Mónica era su única nieta, nacida de la esporádica unión entre su hijo Rubén y Romina Montiel, a quien había conocido un tiempo antes de quedar embarazada. Por entonces, a pesar de sus breves veinticinco años, Romina ya era socióloga, y por esas cosas de la vida que Antonia no lograba explicarse, había tenido una efímera historia de amor con su hijo, a quien consideraba poco atractivo para una mujer.

De hecho, él nunca había formado pareja, ni había tenido novias durante su juventud. Era ya un hombre grande cuando aquel 8 de mayo de 1988 llegó sorpresivamente a la casa de sus padres acompañado de Romina. Ese fue un día para el festejo. ¡Por fin Rubén estaba de novio! Además, no era cualquier mujer, era bellísima, inteligente, muy simpática, y su frescura evidenciaba que era bastante más joven que él, quien por entonces ya tenía treinta y cuatro.

—Si no es indiscreción... ¿Cómo se conocieron? —había preguntado ella en aquella ocasión sin poder ocultar su excitación. Por fin, su ermitaño hijo tenía un vínculo con una mujer.

—Romina trabaja en el Ministerio —fue la escueta respuesta de su hijo.

—Sí, soy la jefa —dijo Romina sonriendo socarronamente.

—¿Perdón? ¿Así que ustedes son compañeros de trabajo?

—En realidad no, solo estaba bromeando, yo estoy a cargo de la Subsecretaría de Evaluación Educativa, y él es empleado en otra repartición.

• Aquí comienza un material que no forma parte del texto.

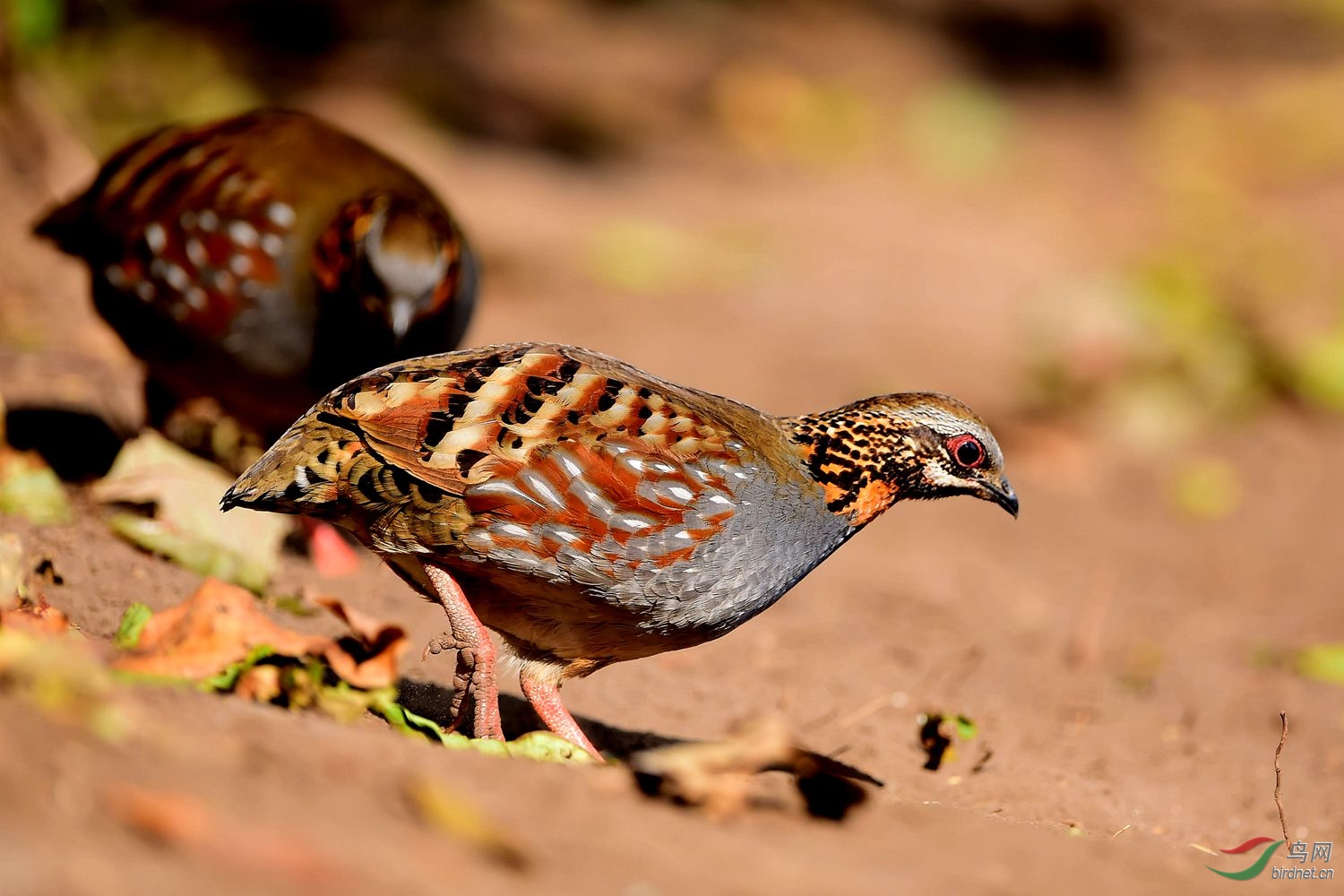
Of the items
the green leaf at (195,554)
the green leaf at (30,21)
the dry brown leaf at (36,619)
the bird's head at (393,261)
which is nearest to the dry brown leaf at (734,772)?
the dry brown leaf at (36,619)

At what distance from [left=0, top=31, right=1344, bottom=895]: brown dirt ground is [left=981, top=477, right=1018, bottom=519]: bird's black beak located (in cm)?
84

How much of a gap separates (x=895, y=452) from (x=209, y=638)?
6.35ft

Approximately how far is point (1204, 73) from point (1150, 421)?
7.52 meters

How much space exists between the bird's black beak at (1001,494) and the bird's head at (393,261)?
6.96ft

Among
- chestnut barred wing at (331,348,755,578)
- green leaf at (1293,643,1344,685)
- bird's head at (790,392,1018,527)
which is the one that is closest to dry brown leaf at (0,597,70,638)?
chestnut barred wing at (331,348,755,578)

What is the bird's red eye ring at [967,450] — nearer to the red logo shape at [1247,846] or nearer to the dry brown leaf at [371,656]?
the red logo shape at [1247,846]

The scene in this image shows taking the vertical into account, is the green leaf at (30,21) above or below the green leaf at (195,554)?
above

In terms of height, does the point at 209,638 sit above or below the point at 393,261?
below

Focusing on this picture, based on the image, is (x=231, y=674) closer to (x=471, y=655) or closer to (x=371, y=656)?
(x=371, y=656)

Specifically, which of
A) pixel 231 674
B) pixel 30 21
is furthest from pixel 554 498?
pixel 30 21

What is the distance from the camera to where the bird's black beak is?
4434 mm

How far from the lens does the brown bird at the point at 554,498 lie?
3836 millimetres

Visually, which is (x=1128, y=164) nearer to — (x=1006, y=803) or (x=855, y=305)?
(x=855, y=305)

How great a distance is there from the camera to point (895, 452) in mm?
4277
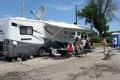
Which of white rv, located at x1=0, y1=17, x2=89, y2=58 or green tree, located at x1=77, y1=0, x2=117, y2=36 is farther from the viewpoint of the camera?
green tree, located at x1=77, y1=0, x2=117, y2=36

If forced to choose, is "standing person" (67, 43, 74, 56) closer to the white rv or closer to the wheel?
the white rv

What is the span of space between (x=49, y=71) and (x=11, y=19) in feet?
20.4

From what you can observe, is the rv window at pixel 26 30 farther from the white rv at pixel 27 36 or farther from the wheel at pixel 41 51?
the wheel at pixel 41 51

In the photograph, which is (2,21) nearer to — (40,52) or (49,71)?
(40,52)

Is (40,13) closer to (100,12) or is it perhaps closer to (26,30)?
(26,30)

Esa fue la única oportunidad en que Romina los había visitado. Nunca más la volverían a ver, sino hasta cinco meses más tarde, el día que nació Mónica. Luego, tres años más tarde, pero en esa ocasión ella estaba dentro de un ataúd.

Fue su propio esposo quien, desconsolado, había llevado la triste noticia sobre la muerte de Romina. Ese fatídico momento quedó grabado para siempre en el recuerdo de doña Antonia. Como todas las tardes, aquel 9 de diciembre de 1991, estaba en uno de los sillones de la sala rezando en voz baja. La estampita de la virgen estaba apoyada en su falda, y ella la sujetaba suavemente evitando que el ventilador la hiciera caer. El silencio solo era interrumpido por las voces de algunos vecinos que pasaban caminando por la vereda, al otro lado de la ventana que daba hacia el frente de la casa. Doña Antonia rezaba con los ojos cerrados, debatiéndose entre el sueño y las oraciones.

Fue en ese momento de paz cuando se sobresaltó por el ruido de las llaves en la cerradura. Su esposo la había sorprendido, porque no era habitual que llegara a esa hora.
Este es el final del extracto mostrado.